Darüber hinaus liefert es neue und wichtige Einblicke in die Entstehung von Khmer-Stadtgebieten. Sie sagen, dass Angkor und andere nachfolgende Khmer-Siedlungen den Stadtplan von Mahendraparvata als Inspiration verwendeten.
Die LiDAR-Umfrage ergab auch, dass ein ehrgeiziges Ingenieurprojekt zum Bau eines ausgeklügelten Wassermanagementsystems unvollendet blieb. Den Archäologen zufolge könnten die unvollendeten Ingenieurarbeiten darauf hindeuten, warum die Stadt als Machtzentrum der Khmer möglicherweise nicht lange gedauert hat. Sie stellen jedoch fest, dass der in Mahendraparvata gebaute Stausee möglicherweise die künstlichen Seen inspiriert hat, die für das Design von Angkor Wat von zentraler Bedeutung waren.Das Khmer-Reich hatte seine Wurzeln in den frühen Jahrhunderten des ersten Jahrtausends, so die Forscher. Es verbreitete sich jedoch in Südostasien während dessen, was Historiker als „angkorianische Zeit“ bezeichnet haben, die sich vom 9. bis zum 15.“Es war eine der fortschrittlichsten Zivilisationen in Südostasien, mit starker politischer Macht, einer sehr großen und besiedelten Hauptstadt — Angkor, der größten Hauptstadt der vorindustriellen Welt – und großartigen architektonischen Realisierungen“, sagte Chevance.

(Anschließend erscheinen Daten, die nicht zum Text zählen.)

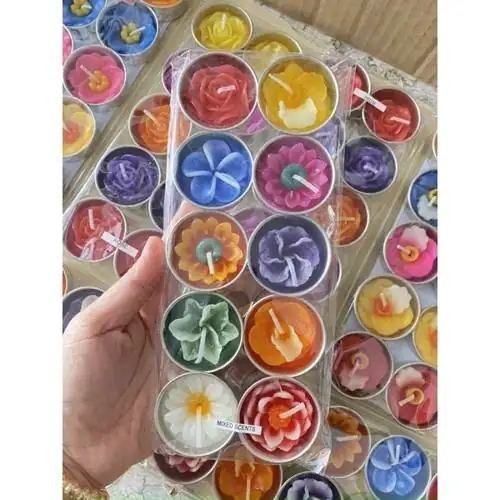 01 hũ Nến tealight cao cấp cháy 1,5 đến 2 h không khói không mùi an toàn cho người sử dụng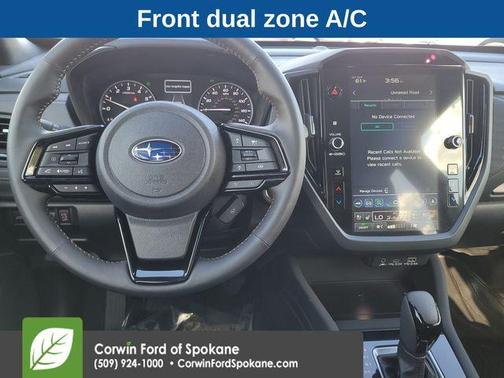 Magnetite Gray Metallic 2025 Subaru Forester Touring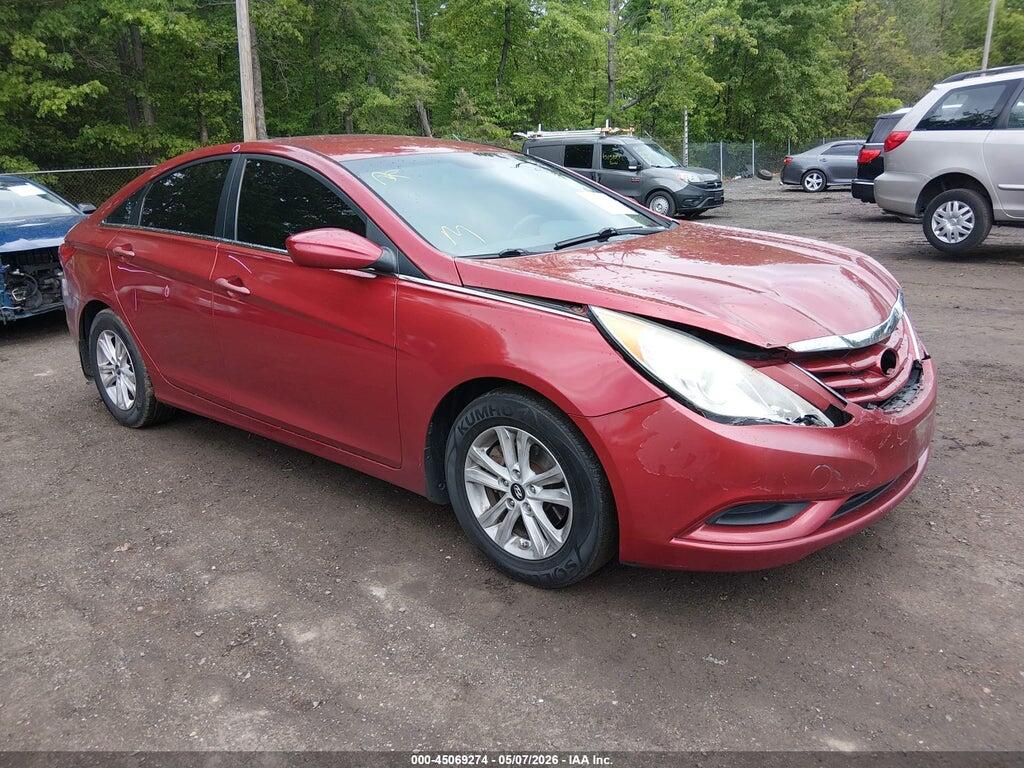 5NPEB4AC9CH423411 2012 HYUNDAI SONATA photo no. 1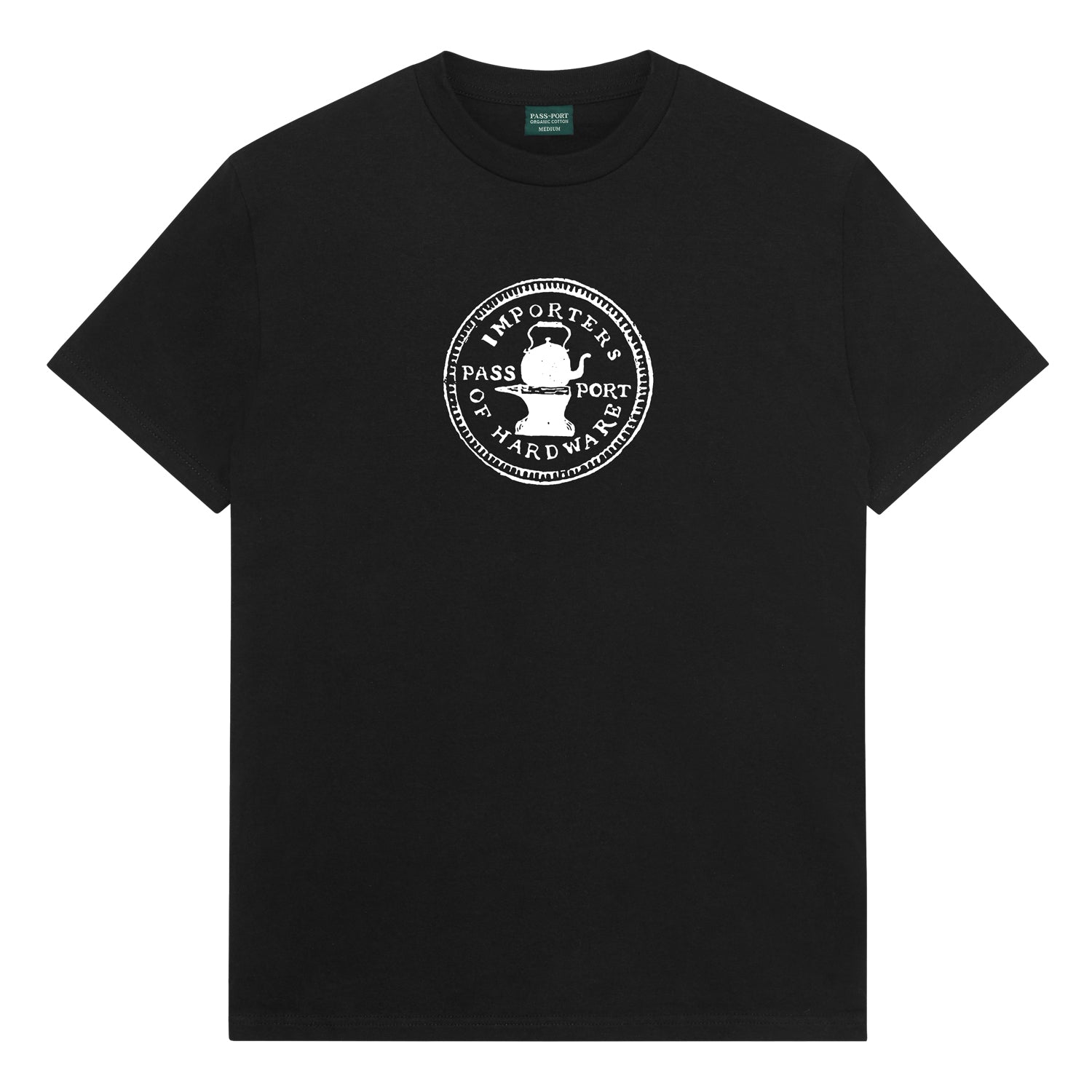 Pass~Port Importer Tee - Black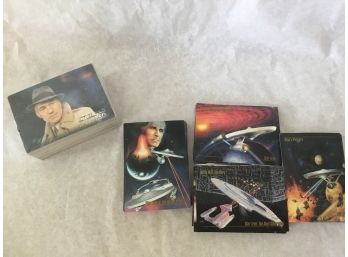 Star Trek Trading Cards - Next Generation, Final Frontier And More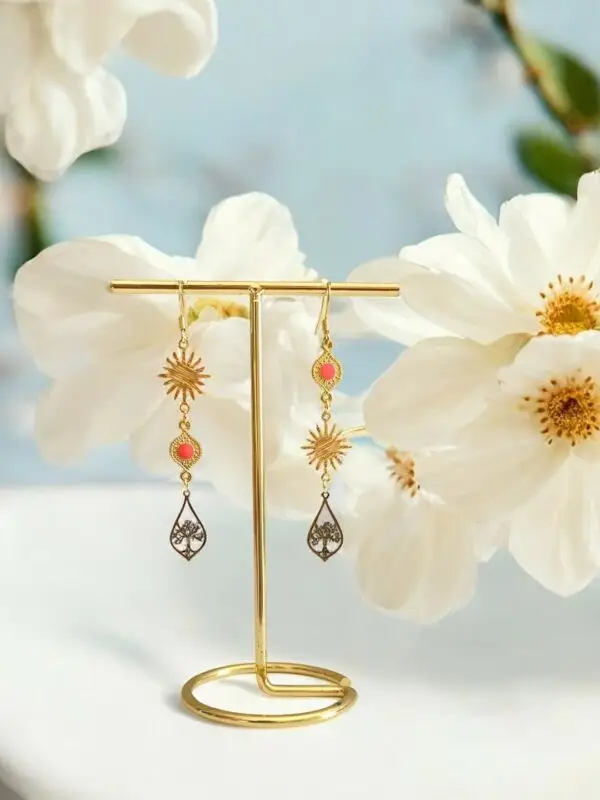 Boucles d'oreilles Cassidy-Meliefantaisies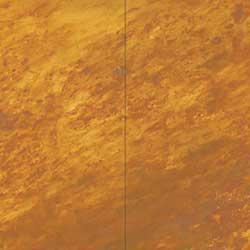 328 Caramel with Seam Chemetal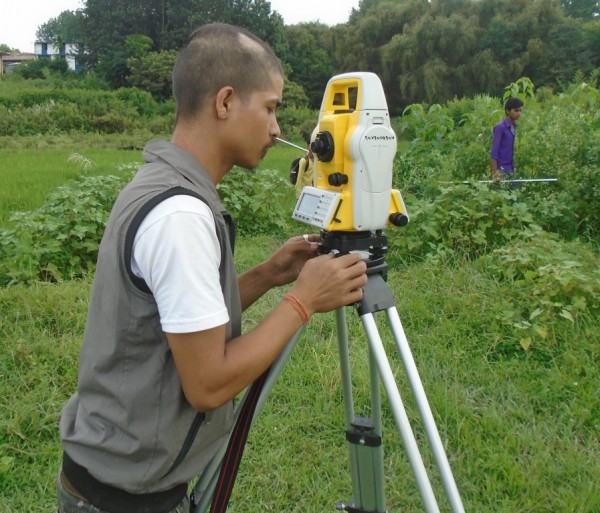 Total Station Survey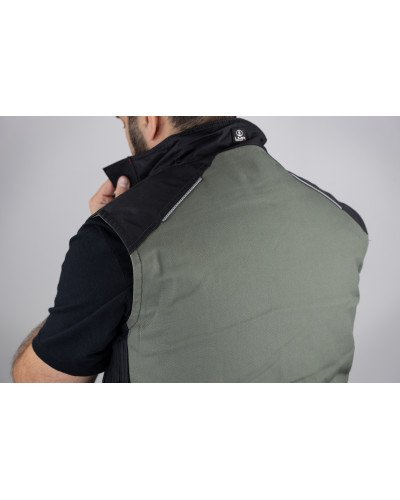 Gilet sans manches multipoche PHASE Taille 3/M- Marque LMA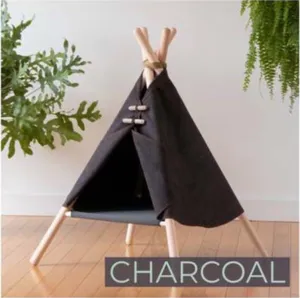 Homlly Portable Pet Teepee Dog & Cat Tents House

Eines der mysteriösesten Merkmale des Phnom Kulen Plateaus sind die Hunderte von 10 Fuß hohen Hügeln, die in geometrischen Mustern angeordnet sind. Diese bleiben den Forschern ein Rätsel, obwohl angenommen wird, dass sie nach der Mehrheit der Mahendraparvata gebaut wurden, sagen die Forscher.